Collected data
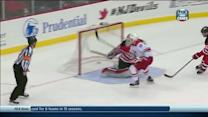Patrick Dwyer beats Martin Brodeur five-hole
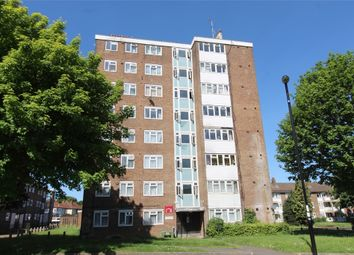 Thumbnail 1 bed flat for sale in Cherstey Close, New Addington, Croydon.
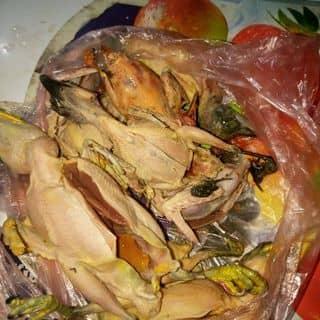 Đồ ăn vặt đâyy của loanthanh160 tại Ngã 4 Thị trấn Bần,  Mỹ Hào, Huyện Mỹ Hào, Hưng Yên - 4603774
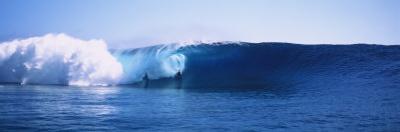 Body Boarder Surfing in the Ocean, Tahiti, French Polynesia
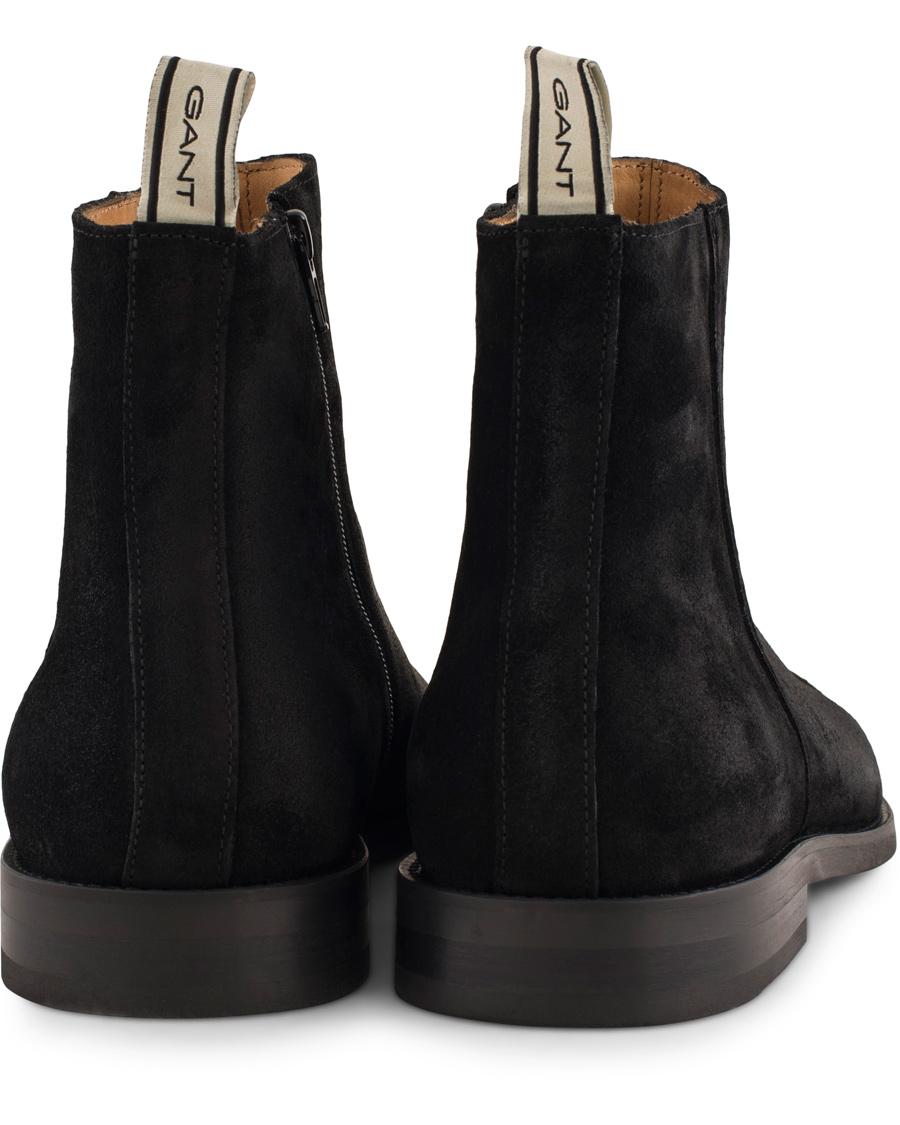7a8ca8af101 GANT Max Zip Chelsea Boot Black Suede hos CareOfCarl.dk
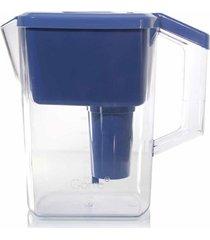 jarra purificadora para água alcalina azul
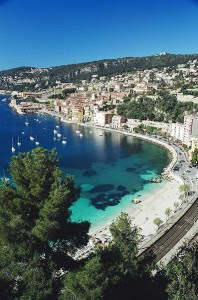 Coastal Trains Along The French Riviera Best Of Nice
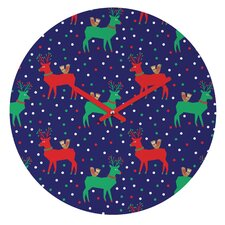 Zoe Wodarz Geo Pop Deer Blue Wall Clock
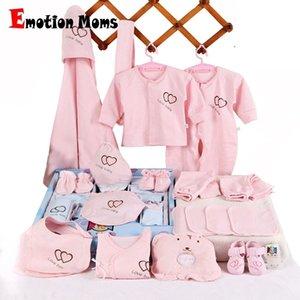 Emotion Moms 22 штурма новорожденных Детские девушки одежда 0-6 месяцев младенцев детская одежда девушка мальчики одежда ребенка подарок набор без коробки 201127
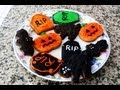 Receta de Galletas de Chocolate para Halloween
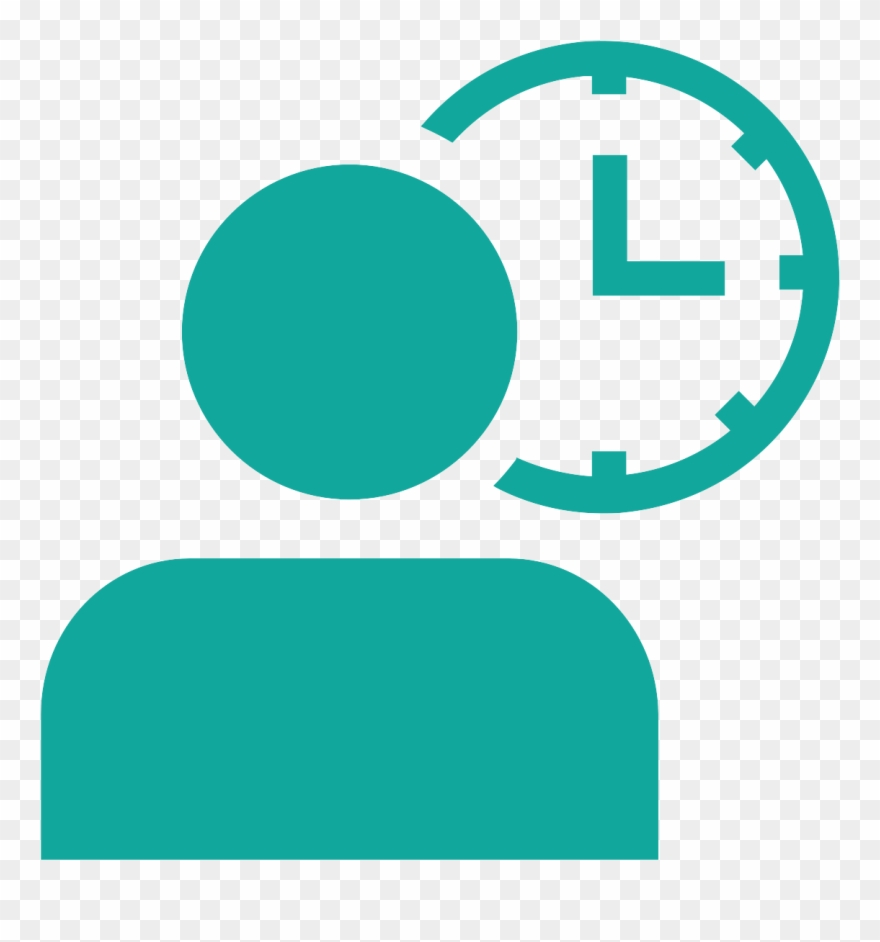 Sample Employee Timesheet With Lobbying Hours.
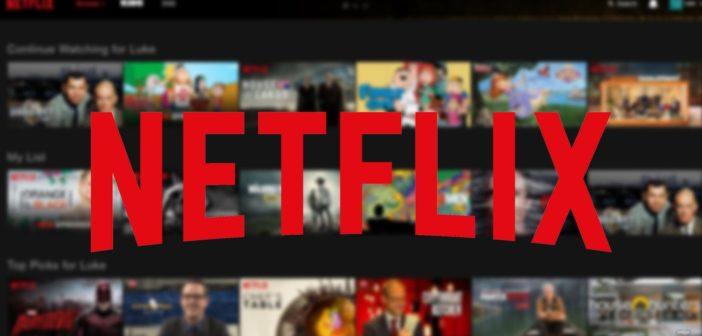 Netflix se přiblíží televizi, umožní přehrávat náhodné pořady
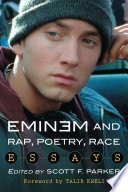Eminem And Rap Poetry Race book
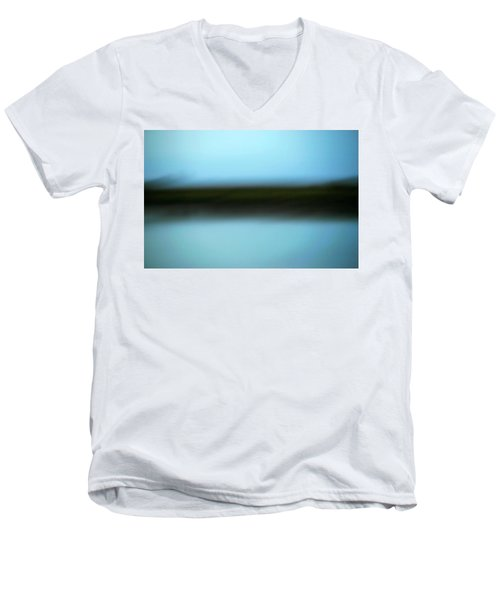 Men's V-Neck T-Shirt featuring the photograph Soft Reflections by Marilyn Hunt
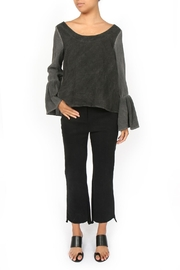 Amadi Adelina Pleated Sleeves Blouse - Front cropped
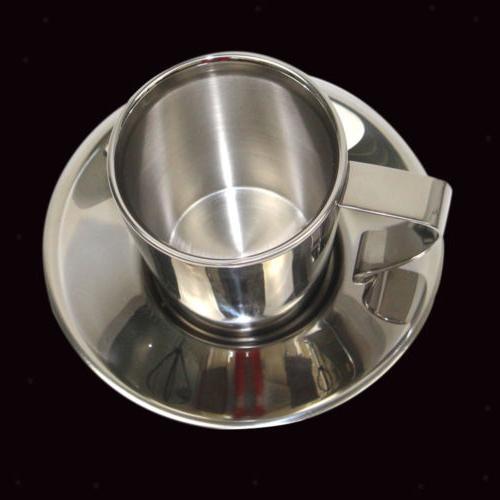 Double Wall Insulated Coffee Mug Tea Espresso Cup with Sauce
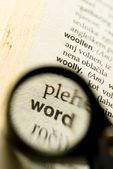 Word magnified with small loupe — Stock Photo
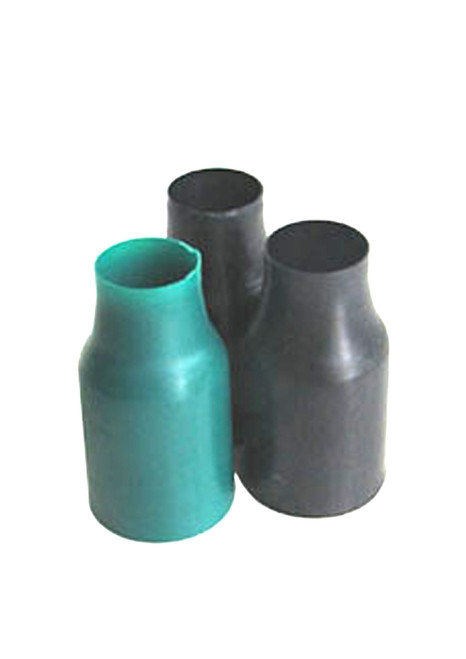 Cups Queen Cell Plastic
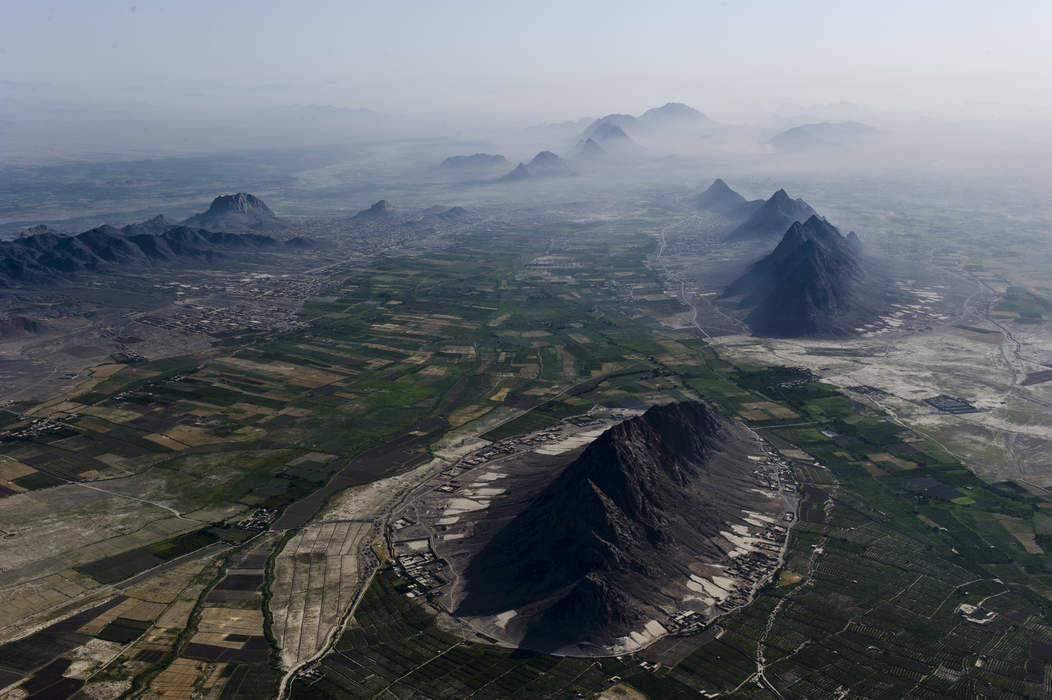 Helmand Province: Province of Afghanistan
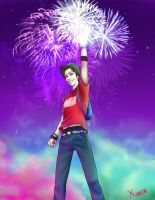 The Power of Fireworks by Xxinnon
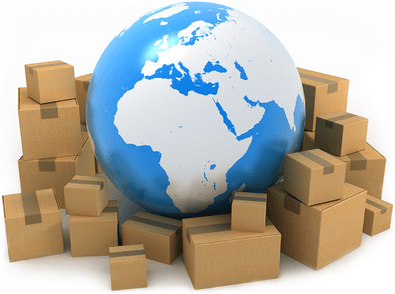 A globe surrounded by shipping boxes.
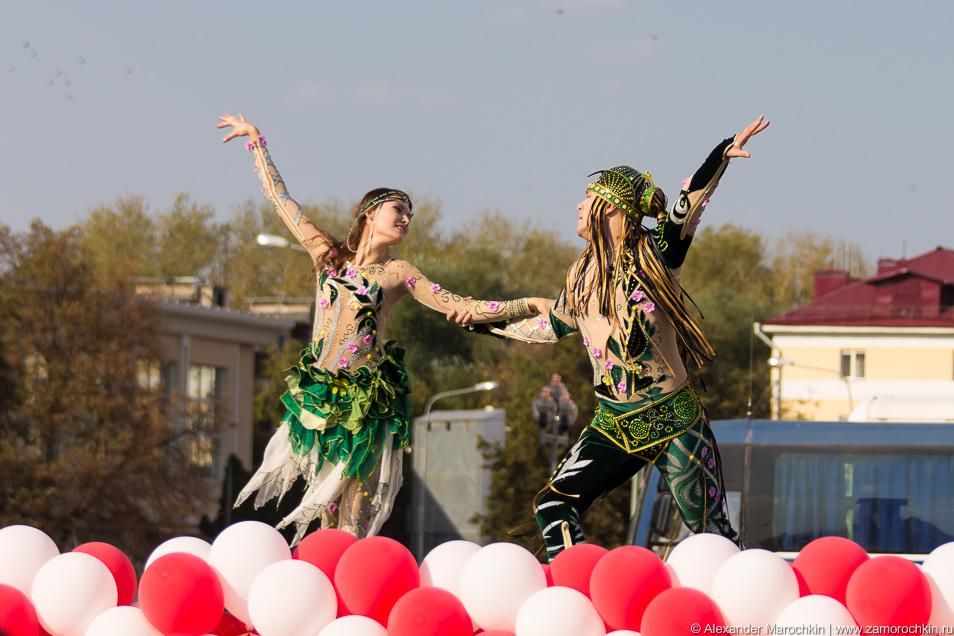 Театр танца Арт-вижн на праздновании Дня туризма в Саранске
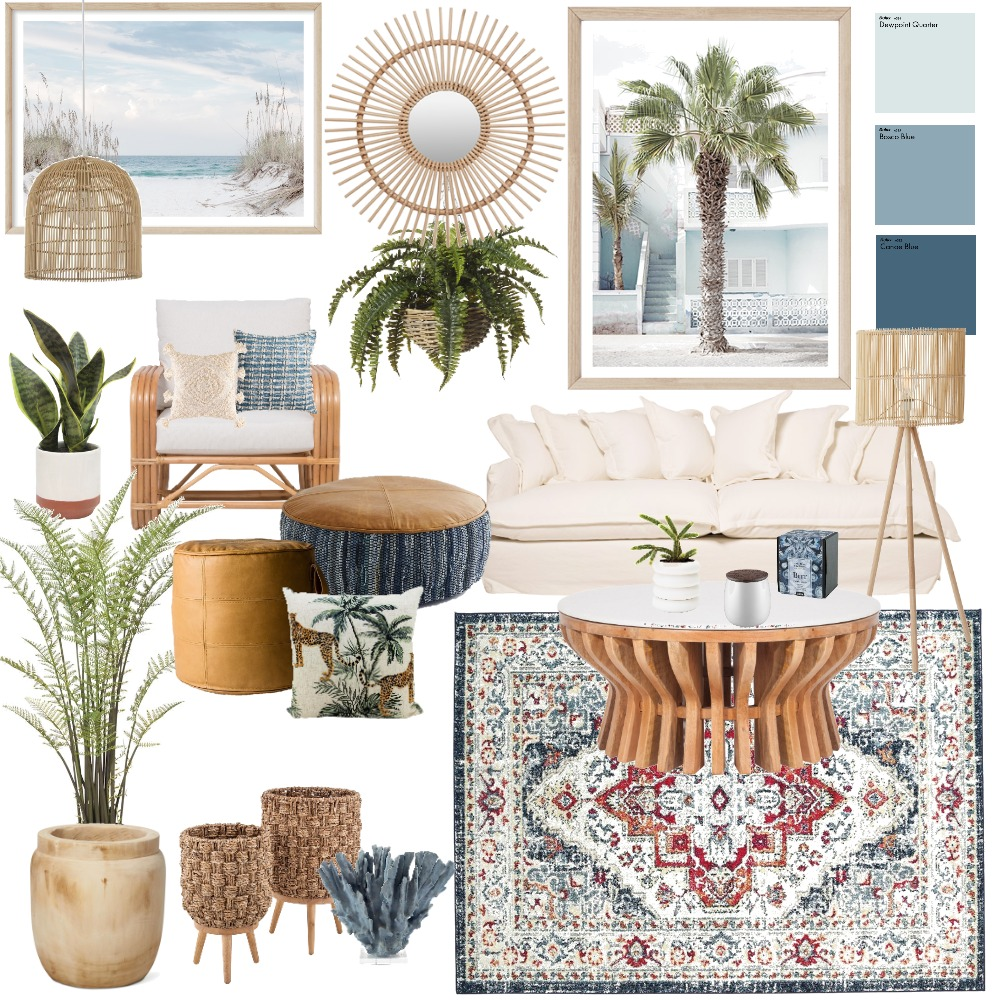 Boho blues Interior Design Mood Board by @leafandwicker on Style Sourcebook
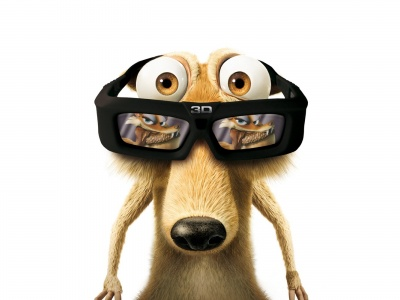 Ice Age 3D (click to view)
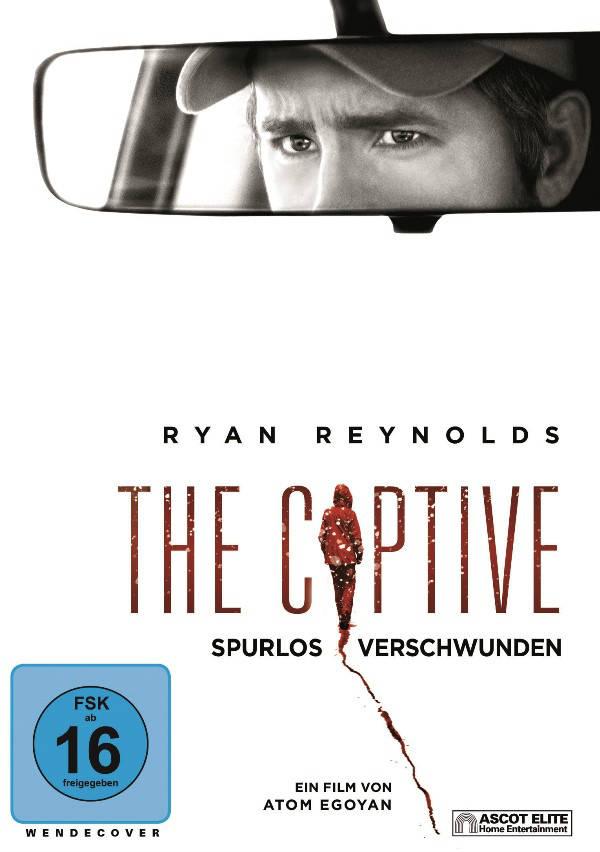 The Captive   © Ascot Elite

_REQUIRED WORK_
Retype the records verbatim, excluding each image they hold.

_RESPONSE AREA_
Patrick Dwyer beats Martin Brodeur five-hole
 Thumbnail 1 bed flat for sale in Cherstey Close, New Addington, Croydon.
 Đồ ăn vặt đâyy của loanthanh160 tại Ngã 4 Thị trấn Bần,  Mỹ Hào, Huyện Mỹ Hào, Hưng Yên - 4603774
 Body Boarder Surfing in the Ocean, Tahiti, French Polynesia
7a8ca8af101 GANT Max Zip Chelsea Boot Black Suede hos CareOfCarl.dk
 jarra purificadora para água alcalina azul
 Coastal Trains Along The French Riviera Best Of Nice
 Zoe Wodarz Geo Pop Deer Blue Wall Clock
 Emotion Moms 22 штурма новорожденных Детские девушки одежда 0-6 месяцев младенцев детская одежда девушка мальчики одежда ребенка подарок набор без коробки 201127
 Receta de Galletas de Chocolate para Halloween
 Sample Employee Timesheet With Lobbying Hours.
 Netflix se přiblíží televizi, umožní přehrávat náhodné pořady
Eminem And Rap Poetry Race book
 Men's V-Neck T-Shirt featuring the photograph Soft Reflections by Marilyn Hunt
 Amadi Adelina Pleated Sleeves Blouse - Front cropped
 Double Wall Insulated Coffee Mug Tea Espresso Cup with Sauce
 Word magnified with small loupe — Stock Photo
 Cups Queen Cell Plastic
 Helmand Province: Province of Afghanistan
 The Power of Fireworks by Xxinnon
 A globe surrounded by shipping boxes.
 Театр танца Арт-вижн на праздновании Дня туризма в Саранске
 Boho blues Interior Design Mood Board by @leafandwicker on Style Sourcebook
 Ice Age 3D (click to view)
 The Captive   © Ascot Elite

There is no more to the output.